◆ **Exercise directions**: If the records below hold pictures, omit them, and print exactly the lines from the first line through the line containing "New Zealand, site RKU_CCAMC049.", inclusive.

Saved data entries:

= = =

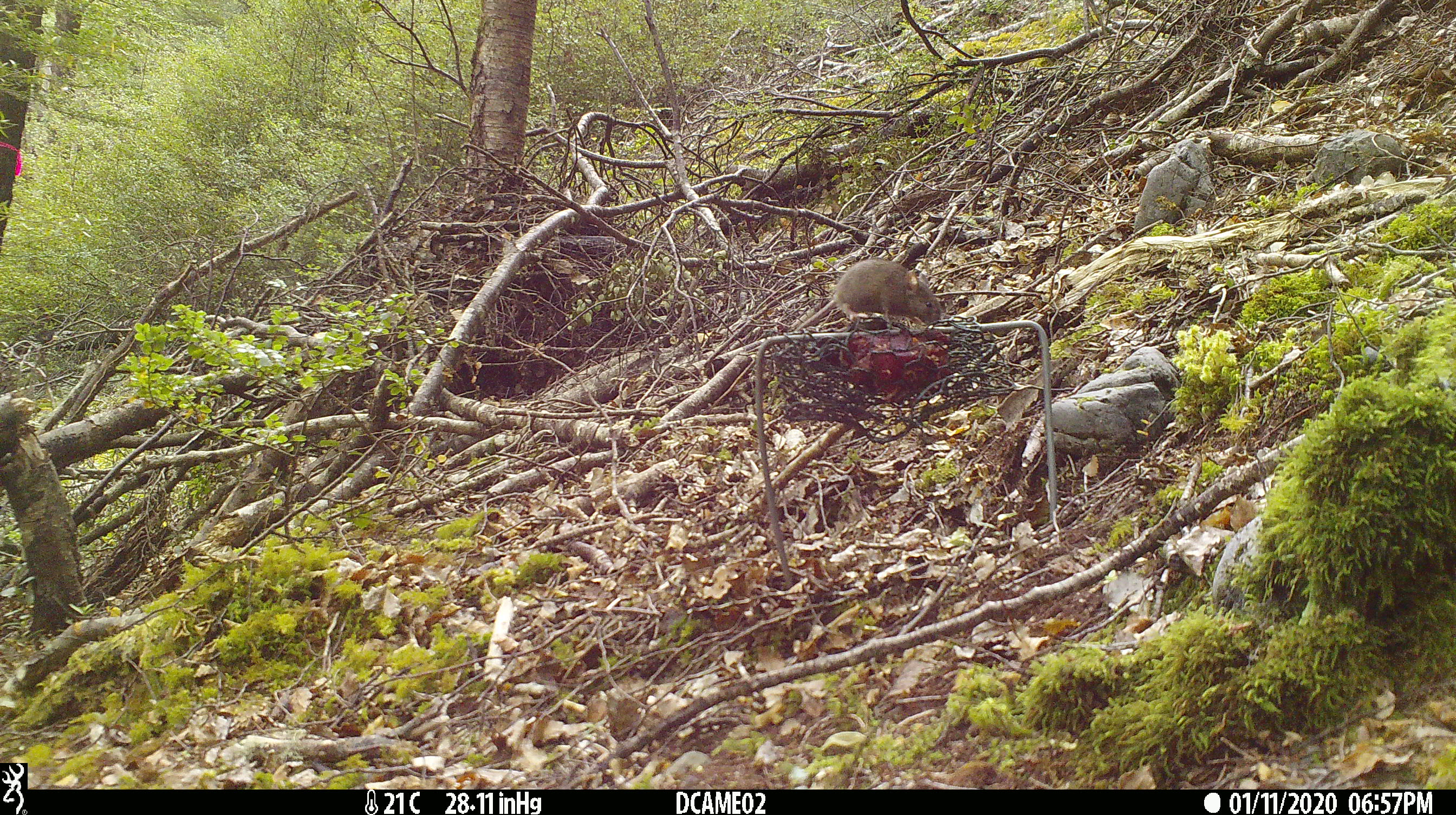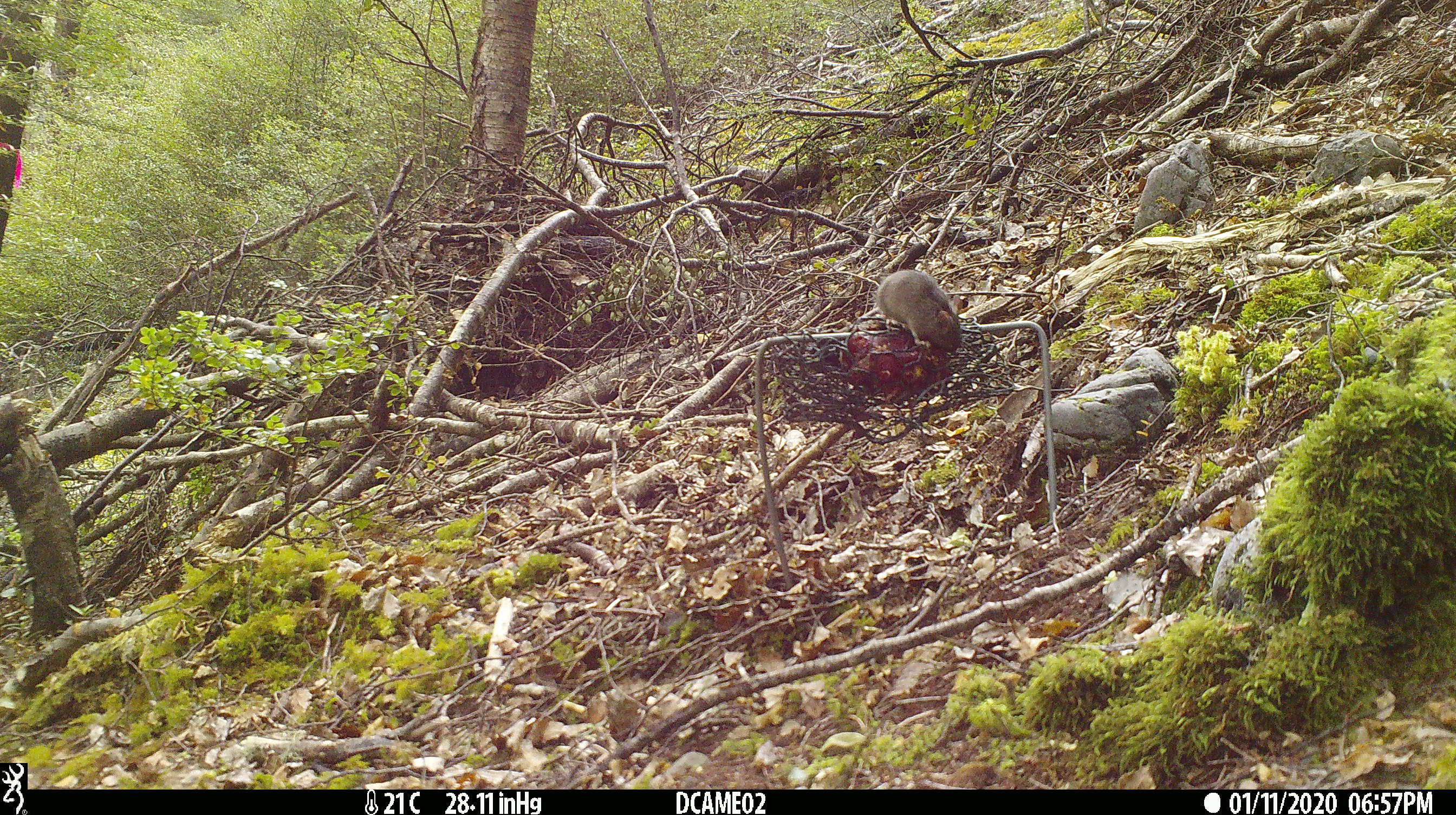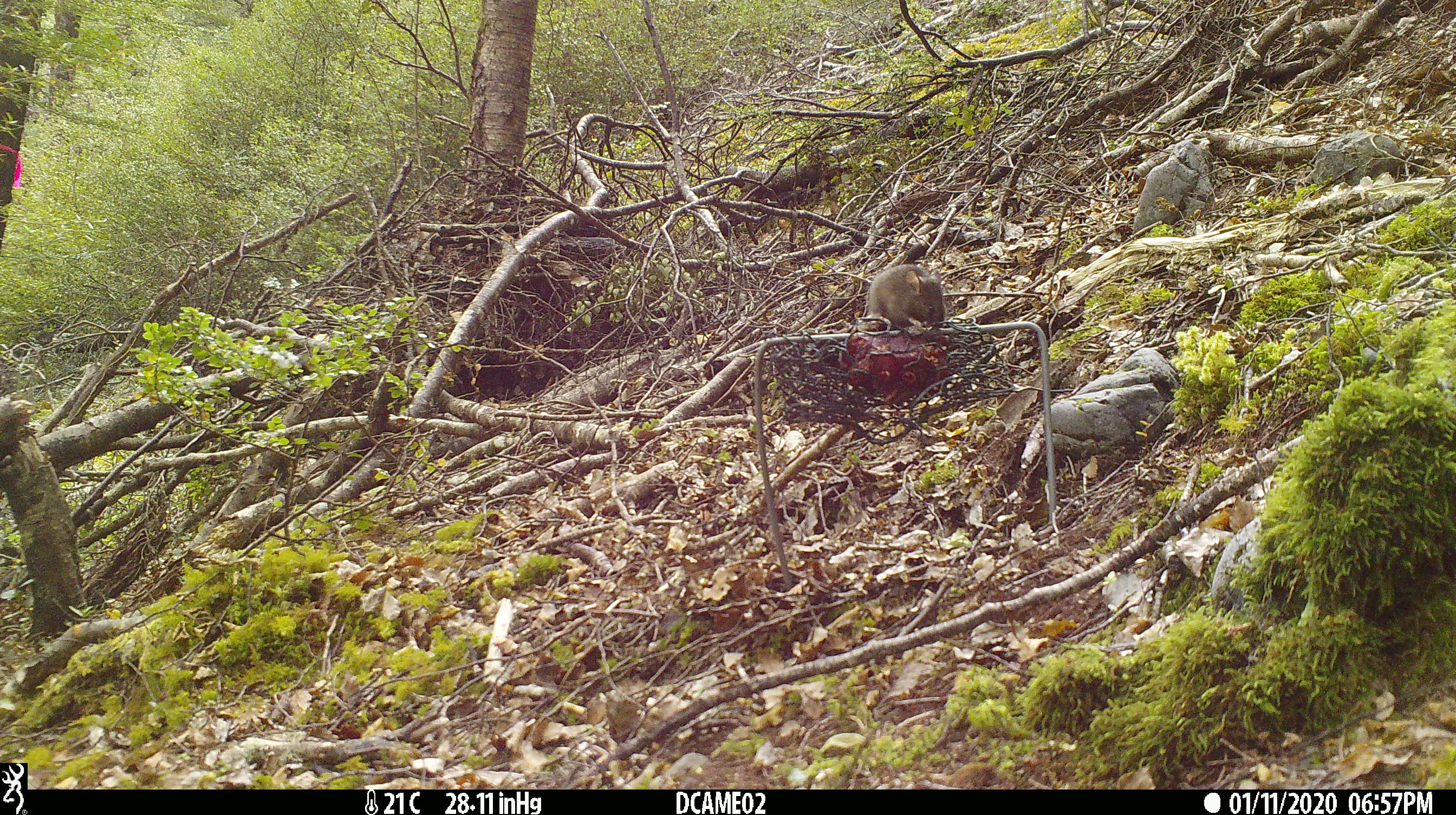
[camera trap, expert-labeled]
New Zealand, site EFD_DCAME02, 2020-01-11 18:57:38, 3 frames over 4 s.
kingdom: Animalia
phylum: Chordata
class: Mammalia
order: Rodentia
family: Muridae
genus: Mus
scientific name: Mus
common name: mouse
Mouse (Mus).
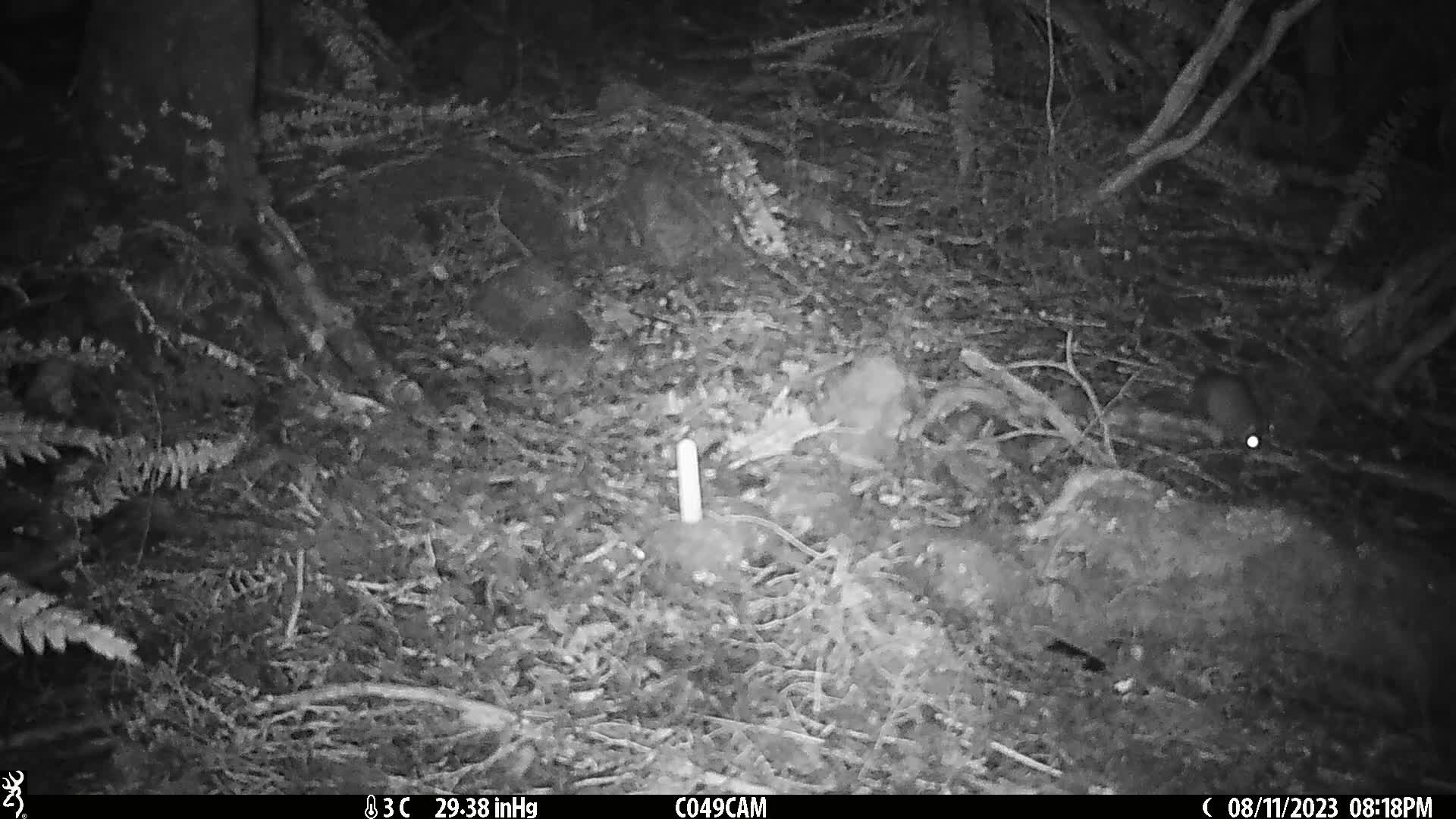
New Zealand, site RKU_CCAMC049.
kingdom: Animalia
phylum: Chordata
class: Mammalia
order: Rodentia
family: Muridae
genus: Rattus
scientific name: Rattus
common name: rat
Rat (Rattus).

= = =

◆ **Answer box**:
[camera trap, expert-labeled]
New Zealand, site EFD_DCAME02, 2020-01-11 18:57:38, 3 frames over 4 s.
kingdom: Animalia
phylum: Chordata
class: Mammalia
order: Rodentia
family: Muridae
genus: Mus
scientific name: Mus
common name: mouse
Mouse (Mus).
New Zealand, site RKU_CCAMC049.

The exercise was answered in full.